Labels are similar to functions but they do not specify a range. They can be used if there is no logical range to assign to a function. They provide all the features of functions apart from that:

# Important function
; This function seems very important
; It does many things
label 801000 MyFunction

Labels can exist within functions and inside data blocks but they can’t start at the same line as a function/data block starts/ends.

Comments

comment 801000 "Wow this really is an interesting function"
comment 801000 "I should write a book about this line!"

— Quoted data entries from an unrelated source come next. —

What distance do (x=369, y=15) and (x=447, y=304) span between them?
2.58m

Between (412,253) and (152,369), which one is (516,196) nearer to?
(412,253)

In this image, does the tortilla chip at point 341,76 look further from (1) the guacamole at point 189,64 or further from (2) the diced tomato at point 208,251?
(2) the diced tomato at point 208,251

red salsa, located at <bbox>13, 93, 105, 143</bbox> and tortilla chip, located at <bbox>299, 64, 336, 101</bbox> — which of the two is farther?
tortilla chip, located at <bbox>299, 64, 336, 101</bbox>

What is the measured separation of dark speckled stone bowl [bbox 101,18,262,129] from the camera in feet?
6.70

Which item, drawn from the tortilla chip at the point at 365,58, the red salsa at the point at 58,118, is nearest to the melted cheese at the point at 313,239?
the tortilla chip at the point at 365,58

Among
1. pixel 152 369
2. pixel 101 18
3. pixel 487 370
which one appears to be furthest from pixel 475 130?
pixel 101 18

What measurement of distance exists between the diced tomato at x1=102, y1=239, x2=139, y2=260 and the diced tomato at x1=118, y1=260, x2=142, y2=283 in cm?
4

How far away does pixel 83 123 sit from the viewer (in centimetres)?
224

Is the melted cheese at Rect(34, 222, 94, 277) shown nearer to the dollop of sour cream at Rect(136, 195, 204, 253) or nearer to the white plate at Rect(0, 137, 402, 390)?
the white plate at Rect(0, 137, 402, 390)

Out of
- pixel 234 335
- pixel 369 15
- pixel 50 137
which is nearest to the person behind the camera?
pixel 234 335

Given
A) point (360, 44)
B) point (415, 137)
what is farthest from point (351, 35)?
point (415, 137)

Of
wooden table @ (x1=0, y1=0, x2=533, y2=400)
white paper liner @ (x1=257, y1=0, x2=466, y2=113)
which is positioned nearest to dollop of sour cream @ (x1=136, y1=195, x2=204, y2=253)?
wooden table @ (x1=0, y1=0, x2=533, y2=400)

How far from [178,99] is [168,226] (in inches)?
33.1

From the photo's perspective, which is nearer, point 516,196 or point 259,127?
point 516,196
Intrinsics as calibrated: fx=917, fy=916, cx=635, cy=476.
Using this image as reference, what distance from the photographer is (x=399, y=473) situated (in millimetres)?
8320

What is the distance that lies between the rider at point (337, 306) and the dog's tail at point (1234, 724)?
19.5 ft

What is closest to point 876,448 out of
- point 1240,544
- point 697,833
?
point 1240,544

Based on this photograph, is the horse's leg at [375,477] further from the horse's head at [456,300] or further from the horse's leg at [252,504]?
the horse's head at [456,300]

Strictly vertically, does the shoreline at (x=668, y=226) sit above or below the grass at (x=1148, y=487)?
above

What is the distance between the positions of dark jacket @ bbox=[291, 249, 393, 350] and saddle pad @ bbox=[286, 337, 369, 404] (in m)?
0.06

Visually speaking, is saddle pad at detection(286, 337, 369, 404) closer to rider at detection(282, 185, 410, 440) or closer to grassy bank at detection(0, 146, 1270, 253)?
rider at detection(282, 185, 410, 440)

If you want to create multi-line comments the line keyword is also useful:

; Comment 1
; Comment 2
line 807000

Ignored lines

Lines starting with @ are ignored. They are handy when writing notes to yourself that should not be part of the assembly listing, or if you want to put some text at the top of the file for people to read:

@ TODO: Re-organize the labels file

Hints

Hints is very similar to comments but they are structured. By having structured comments snestistics can read and understand them and use the information to make better choices during prediction of instruction that was not part of a trace, of relationships between functions during trace log as well as guiding auto-annotation of labels.

hint 081234 jump_is_jsr
hint 081234 jump_is_jsr_ish
hint 081234 jsr_is_jmp
hint 081234 branch_always
hint 081234 branch_never
hint 081234 predict_jump_merge

Hint	Description
jump_is_jsr	While the instruction is a jump (or a branch) in reality the code being called will return using RTS/RTL. The return address is prepared by the calling function in some non-standard way.
jump_is_jsr_ish	Same as jump_is_jsr but the return address does not have to be the instruction after the jump instruction. This is quite comment; the calling function wants to call a subroutine using JSR and then it want to call another part of itself. Which parts depends on some state. Instead of remembering that state (on the stack or in a register) it figures out where to go next after the JSR and then it can forget the state that dictate where to go next.
branch_always	This hint says that while the instruction is a branch (such as BNE) it will always do the jump. That is the NE-“test” will always succeed. This can help predict not trying to predict the fall-through case.
branch_never	This hint says that while the instruction is a branch (such as BNE) it will always fall through. That is the NE-“test” will always fail. This can help predict not trying to predict the jump case.
jsr_is_jmp	While this instruction is a JSR the called function will consume the return address and never return to it. The most common case here is that following the JSR there is a data table. By using JSR the pointer to the data table will be pushed to the stack, ready to be consumed by the function we are jumping to.
annotate_merge	When annotating code, the jump at this address should be used to merge the function we are jumping from with the function we are jumping to into one function. By default BLR and JMPs are not used to merge ranges together but this can change the default.

Code Prediction (Predict)

Not all code is executed during a typical game session. It is very typical to see that there is a branch that jumps a few instructions forward but then just after it there is some code for a cases that wasn’t triggered by the emulation session. To help fill in these gaps there is the predict feature. It goes on a bit and see what happens if the branch hadn’t been taken etc. It sometimes become confused and need some help using hints, but in general it is very useful to get a cleaner source code; it makes it very easy to spot data inside a function.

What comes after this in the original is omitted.